— Provided text —
That was a lie, by the way; it wasn't true. At this time the Jews didn't want to go back. This was 1838. Standard rabbinical theology said that the Jews couldn't go back until the Messiah came. Jews aren't looking for a homeland in the Middle East. But what has been going on for 200 years? There is this movement among Christians, pre-Millennialists, to create a homeland for the Jews. The Christians are influential in setting it up and then things start to happen. God has to have a place for them to go before He is going to start moving them. 


So Palmerston writes this letter to try to encourage them to allow the Jews to return, but things really don't work out that way at that particular time. They push very hard to get Europe to recognize a restoration of the Jews but Europe in not ready. 


Then there is a man named George Gauley—1796-1869. His restorationism was sparked by his religious convictions. He was at one time Governor of Australia, he was Colonel in the British Army, and he was a zealous and influential restorationist. He was a senior commander at the Battle of Waterloo and when he returned to England in 1841 he was a strong advocate of the Jews returning to the land. He worked with Moses Montefiore, a British Jew who was one of the first Jews to be knighted by the British Monarchy, and he was instrumental in providing an agricultural strategy for Jewish resettlement. That was the problem they had. They could go back to the land but there wasn't anything there. Everything had fallen apart under the Ottoman empire. Other influential Zionists at that time would include Benjamin Disraeli who was Prime Minister, Lord Manchester, Holman Hunt. The idea of Jews going back to the land was permeating the society. 


In 1831 Egypt under their leader Mohammed Ali invades Ottoman territory into Palestine and attacks. The Egyptians take Jerusalem in 1832 but in order to get support from the Europeans that they are desperately in need of they open up the land of Palestine to European missionaries. So now British missionaries could go into the land and start taking the gospel to the Jews. In 1833 Campbell, the British Consul in Cairo, urges the British Government to establish a British consulate in Jerusalem. This works together with the desire of the London Jews Society to establish a church there. They can't do it on their own because there has been this treaty since the 1500s for this balance of power thing between the Orthodox churches, the Roman Catholic churches, and the Muslims, and nobody else can get in. But if the British will establish a consulate then the consulate can have a chapel and they were in. They could get some missionaries in there to get the gospel to the Jews and establish a church. Alex Carmel, a historian, states: "The political context of Palestine during the 1830s facilitated the marriage of British religious sentiments and strategic interests. The clergymen, whatever divergences of opinion among them on other matters, were unanimous in their aspiration to prepare suitable conditions in the holy land for the conversion of the Jews." They were driven by an evangelistic motivation.

— Given records —
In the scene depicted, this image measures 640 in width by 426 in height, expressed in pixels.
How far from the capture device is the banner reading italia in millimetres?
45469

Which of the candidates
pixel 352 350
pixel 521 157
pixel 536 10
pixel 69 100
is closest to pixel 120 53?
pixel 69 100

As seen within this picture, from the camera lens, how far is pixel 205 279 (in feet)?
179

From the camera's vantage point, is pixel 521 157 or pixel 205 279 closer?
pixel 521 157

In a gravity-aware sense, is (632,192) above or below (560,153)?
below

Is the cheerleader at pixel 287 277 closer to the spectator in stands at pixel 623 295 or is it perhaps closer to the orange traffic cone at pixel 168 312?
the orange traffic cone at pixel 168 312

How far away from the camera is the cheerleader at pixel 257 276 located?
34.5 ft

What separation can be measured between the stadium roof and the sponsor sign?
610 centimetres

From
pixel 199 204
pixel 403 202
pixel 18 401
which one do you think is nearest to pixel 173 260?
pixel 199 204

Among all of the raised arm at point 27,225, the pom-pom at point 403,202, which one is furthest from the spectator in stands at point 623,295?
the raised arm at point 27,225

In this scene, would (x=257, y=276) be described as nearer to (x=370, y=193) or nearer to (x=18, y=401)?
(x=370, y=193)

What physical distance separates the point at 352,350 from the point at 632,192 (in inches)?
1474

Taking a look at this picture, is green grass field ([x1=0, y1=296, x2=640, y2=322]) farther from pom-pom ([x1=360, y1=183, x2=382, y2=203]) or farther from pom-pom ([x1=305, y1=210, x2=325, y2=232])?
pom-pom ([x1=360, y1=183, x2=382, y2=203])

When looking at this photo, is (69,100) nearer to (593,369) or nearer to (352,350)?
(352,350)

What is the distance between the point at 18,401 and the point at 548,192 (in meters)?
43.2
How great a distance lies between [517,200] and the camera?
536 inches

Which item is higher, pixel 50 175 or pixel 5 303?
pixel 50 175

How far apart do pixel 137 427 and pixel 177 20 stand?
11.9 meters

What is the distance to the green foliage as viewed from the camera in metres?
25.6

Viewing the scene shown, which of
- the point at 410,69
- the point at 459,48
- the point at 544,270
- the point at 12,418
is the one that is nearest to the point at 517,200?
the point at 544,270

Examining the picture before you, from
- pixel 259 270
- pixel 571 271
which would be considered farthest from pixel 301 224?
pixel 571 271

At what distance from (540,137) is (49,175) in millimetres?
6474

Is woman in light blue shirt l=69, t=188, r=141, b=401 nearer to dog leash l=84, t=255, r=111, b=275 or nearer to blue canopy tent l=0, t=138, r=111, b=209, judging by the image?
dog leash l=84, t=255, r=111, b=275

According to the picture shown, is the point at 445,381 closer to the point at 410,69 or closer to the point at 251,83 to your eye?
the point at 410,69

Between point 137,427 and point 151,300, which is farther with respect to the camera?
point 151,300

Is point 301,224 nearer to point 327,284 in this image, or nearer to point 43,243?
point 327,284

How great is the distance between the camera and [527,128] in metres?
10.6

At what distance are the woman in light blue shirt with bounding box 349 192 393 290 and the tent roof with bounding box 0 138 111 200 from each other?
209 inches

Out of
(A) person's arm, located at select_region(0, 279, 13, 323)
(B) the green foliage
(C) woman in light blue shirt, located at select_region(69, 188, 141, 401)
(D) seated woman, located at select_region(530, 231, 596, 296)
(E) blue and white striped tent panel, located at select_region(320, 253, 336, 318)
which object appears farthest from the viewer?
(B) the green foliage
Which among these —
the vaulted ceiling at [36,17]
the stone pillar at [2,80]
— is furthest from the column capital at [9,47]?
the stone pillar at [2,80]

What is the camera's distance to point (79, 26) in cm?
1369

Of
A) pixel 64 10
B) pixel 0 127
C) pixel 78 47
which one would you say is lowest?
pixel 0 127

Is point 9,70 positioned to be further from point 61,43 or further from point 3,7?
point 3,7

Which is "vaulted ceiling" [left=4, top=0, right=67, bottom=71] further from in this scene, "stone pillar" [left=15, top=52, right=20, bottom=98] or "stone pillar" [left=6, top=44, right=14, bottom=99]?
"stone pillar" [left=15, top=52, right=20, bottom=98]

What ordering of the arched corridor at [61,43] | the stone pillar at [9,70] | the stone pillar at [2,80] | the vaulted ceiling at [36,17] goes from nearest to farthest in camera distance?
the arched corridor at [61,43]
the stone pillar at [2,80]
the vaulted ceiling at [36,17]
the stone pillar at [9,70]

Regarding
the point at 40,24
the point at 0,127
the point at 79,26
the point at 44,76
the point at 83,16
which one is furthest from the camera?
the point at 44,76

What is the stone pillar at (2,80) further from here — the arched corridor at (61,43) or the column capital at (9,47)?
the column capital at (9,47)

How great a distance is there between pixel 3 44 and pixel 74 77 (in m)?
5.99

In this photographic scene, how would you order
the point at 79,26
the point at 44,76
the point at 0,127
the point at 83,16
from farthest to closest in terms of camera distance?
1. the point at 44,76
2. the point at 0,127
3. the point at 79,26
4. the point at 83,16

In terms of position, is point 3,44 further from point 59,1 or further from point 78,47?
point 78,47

— What is being asked —
Pick up the passage on nineteenth-century British Christian support for a Jewish return to Palestine and write what comes next, starting right after its last sentence.

— Answer to this problem —
The end of the 1830s is where we see the beginnings of Zionism. The term isn't coined until the 1980s. We need to define the term. What is Zionism? The term Zion has an unknown origin but it probably meant fortress. It originally referred to that fortified city between the Kidron and the Valley of the Cheese-makers, and it was the site of the early Jebuzite stronghold. Then it came to refer to the temple mount, then the city, and then the land of Israel itself. There are at least 163 verses in the Scripture that refer to Zion. Psalm 132:13, "For the LORD has chosen Zion; he has desired it for his dwelling place." Psalm 87:2, "The LORD loves the gates of Zion more than all the dwellings of Jacob."


The concept of Zionism, i.e. the desire to return to the homeland, is a biblical concept. It was present in the Old Testament. Psalm 137:1, the exiles during the Babylonian captivity write, "By the rivers of Babylon, there we sat down, yea, we wept, when we remembered Zion." That essentially is what Zionism is, the desire of the Jews to go back into the land to live in their national historic homeland.


There are some folks today who go too, we think, far in support of Israel. We should be in support of the Jews, that they should have a homeland. But there are those who think that any decision that Israel makes we should back. We can be too activistic politically in terms of Israel. We need to support them but also be careful that we are not becoming hyper-Zionists.


We look now at the modern period from 1839 to 2006. Judah ben Solomon hai Alkali. He was born at the end of the 18th century and he was an obscure rabbi in a small town near Belgrade. He published a Hebrew text book called The Present task. In that book he alludes to the need to establish Jewish colonies in the homeland as a necessary prelude to the redemption of the nation. Up to this point the Jews have always said they had to have the Redeemer come before they could go back to the land. But he is saying all of a sudden that they go back to the land and then the Redeemer comes. He writes a book later on emphasizing the fact that the Jews should establish the nation before the Messiah comes. That is in 1839.


In 1840 Britain comes along, because they have a treaty with the Ottoman empire, and kick Egypt out of the land. But they have already got missionaries there. Palmerston and Shafstbury now propose a Jewish homeland which is rejected by everybody. It can't happen until God is ready. So this idea that the Jews getting back into the land is just something manipulated by evangelicals or dispensationalists just doesn't fit the details of history once it is realized just how complex the restoration was. All areas west of the Jordan River are now made into one administrative province. It is not a country, it doesn't have its own ethnic group, but it become an administrative province that is governed out of Beirut.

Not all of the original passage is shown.